Not long after re-reading “A Christmas Carol,” I was reminded of mid twentieth-century Christmases and gift giving when I came across our research file for this Tiffany & Co. silver telephone dialer. The main function of the telephone dialer (at a time when telephones had rotary dials) was to make dialing easier, preventing sore fingers and chipped finger nails. Telephone dialers came in a variety of styles and materials, and became popular in the 1950s and 1960s. Some dialers were even made to rest in a telephone dial’s finger holes when not in use, a design feature that reduced the risk of their being misplaced.
Tiffany fashioned its dialer with a handle like a very small spoon, but instead of a bowl, there is a half-globe with a disc at the end that would fit into the finger holes of the rotary dial.

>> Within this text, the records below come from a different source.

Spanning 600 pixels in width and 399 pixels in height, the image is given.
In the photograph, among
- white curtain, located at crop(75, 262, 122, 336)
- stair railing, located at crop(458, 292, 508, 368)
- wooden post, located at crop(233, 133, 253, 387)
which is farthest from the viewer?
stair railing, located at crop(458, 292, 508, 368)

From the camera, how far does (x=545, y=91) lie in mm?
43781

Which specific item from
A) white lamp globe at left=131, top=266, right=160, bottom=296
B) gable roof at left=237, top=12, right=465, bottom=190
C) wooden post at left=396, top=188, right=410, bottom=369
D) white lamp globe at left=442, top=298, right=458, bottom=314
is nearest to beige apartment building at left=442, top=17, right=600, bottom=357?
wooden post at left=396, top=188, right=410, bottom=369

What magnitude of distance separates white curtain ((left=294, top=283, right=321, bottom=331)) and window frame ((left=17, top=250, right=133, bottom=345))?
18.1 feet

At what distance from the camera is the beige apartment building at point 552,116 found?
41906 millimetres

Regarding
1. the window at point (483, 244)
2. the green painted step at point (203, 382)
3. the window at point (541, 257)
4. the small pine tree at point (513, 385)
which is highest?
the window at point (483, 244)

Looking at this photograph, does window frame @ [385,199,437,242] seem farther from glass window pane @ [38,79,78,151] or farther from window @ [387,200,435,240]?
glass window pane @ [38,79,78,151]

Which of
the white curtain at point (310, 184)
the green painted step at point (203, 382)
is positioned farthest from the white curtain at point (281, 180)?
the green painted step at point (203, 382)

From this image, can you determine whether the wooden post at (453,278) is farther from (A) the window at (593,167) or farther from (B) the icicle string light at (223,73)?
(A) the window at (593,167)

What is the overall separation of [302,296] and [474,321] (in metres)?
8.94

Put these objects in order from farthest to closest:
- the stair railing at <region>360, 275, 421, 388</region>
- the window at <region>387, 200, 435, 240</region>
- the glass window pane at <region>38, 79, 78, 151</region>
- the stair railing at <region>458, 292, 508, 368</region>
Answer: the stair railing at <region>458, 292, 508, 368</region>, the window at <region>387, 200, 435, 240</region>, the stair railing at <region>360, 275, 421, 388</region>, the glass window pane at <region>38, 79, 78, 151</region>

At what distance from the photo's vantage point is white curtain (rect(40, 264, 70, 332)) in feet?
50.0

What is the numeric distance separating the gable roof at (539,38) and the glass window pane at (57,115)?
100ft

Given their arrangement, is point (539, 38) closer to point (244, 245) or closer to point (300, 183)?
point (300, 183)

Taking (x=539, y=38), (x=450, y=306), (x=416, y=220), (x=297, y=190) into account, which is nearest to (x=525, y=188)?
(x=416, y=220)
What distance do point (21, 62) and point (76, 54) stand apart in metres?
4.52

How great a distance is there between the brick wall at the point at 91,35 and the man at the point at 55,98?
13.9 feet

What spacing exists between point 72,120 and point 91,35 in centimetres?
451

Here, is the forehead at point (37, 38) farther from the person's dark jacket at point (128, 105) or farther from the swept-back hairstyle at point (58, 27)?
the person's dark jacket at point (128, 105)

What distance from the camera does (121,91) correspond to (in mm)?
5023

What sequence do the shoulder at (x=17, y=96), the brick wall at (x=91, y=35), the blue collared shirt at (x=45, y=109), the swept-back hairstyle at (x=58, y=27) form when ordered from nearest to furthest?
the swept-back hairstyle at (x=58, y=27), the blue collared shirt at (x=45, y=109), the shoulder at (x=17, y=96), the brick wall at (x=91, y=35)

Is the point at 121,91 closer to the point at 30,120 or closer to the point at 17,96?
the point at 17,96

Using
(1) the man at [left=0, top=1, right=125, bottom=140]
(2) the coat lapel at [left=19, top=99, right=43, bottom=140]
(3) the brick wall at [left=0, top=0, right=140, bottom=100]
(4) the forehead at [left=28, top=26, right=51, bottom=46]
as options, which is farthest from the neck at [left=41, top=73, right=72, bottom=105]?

Unlike plastic dialers made at the time, the Tiffany dialer, being made of silver, had a very pleasant heft to it, elevating it to the quality of a gift. This specialized object was part of a group of Tiffany & Co. items priced under $100, designed to appeal to the growing market of upwardly mobile customers. The telephone dialer sold for about $6, with 20,000-30,000 dialers sold per year. Tiffany dialers became popular housewarming gifts and even became much appreciated as thoughtful and handy Christmas gifts. Tiffany & Co. advertisements highlighted their dialer’s sleek design and ease of use. Monograms could be added to the handle of the dialer, as seen in this example, transforming a stock item into a personal one.
The telephone dialer was created at a specific moment of change in communications technology. Prior to the late 1950s, the placement of a long distance call, or trunk call, required the assistance of an operator. With the advent of technology that permitted direct-dialing of an area code and seven-digit phone number to make a long distance call, users dialed more numbers and found the dialer to be a helpful tool. At this time, virtually all American homes and offices leased their telephone equipment, and used the same type of table top phone, the Henry Dreyfuss-designed model 500 rotary-dial telephone, introduced in 1949. One of Dreyfuss’s innovations was the placement of numbers outside the dial, rather than under the finger holes. This allowed the user to better see the numbers while dialing and made the use of dialers that much easier. The dialer’s fate however was linked to rotary phones. The dialer started to loose its usefulness when in 1963 the model 1500 telephone ushered in the era of touch-tone calling. Thereafter, dialing with a push-button keypad gradually replaced the use of the rotary dial. By the late 1980s, keypads became standard for landline service, and a few years later, cell phones. Touch-tone dialing made the function of the dialer obsolete and the giving of a dialer, the giving of a relic of a bygone era. Classic films, like the 1962 motion picture Breakfast at Tiffany’s, helped immortalize the telephone dialer and probably encouraged people to add it to their Holiday gift list for friends and family.
 Charles Dickens. The Christmas Books, Volume 1, A Christmas Carol/The Chimes. London: The Penguin Group, 1971. p. 129.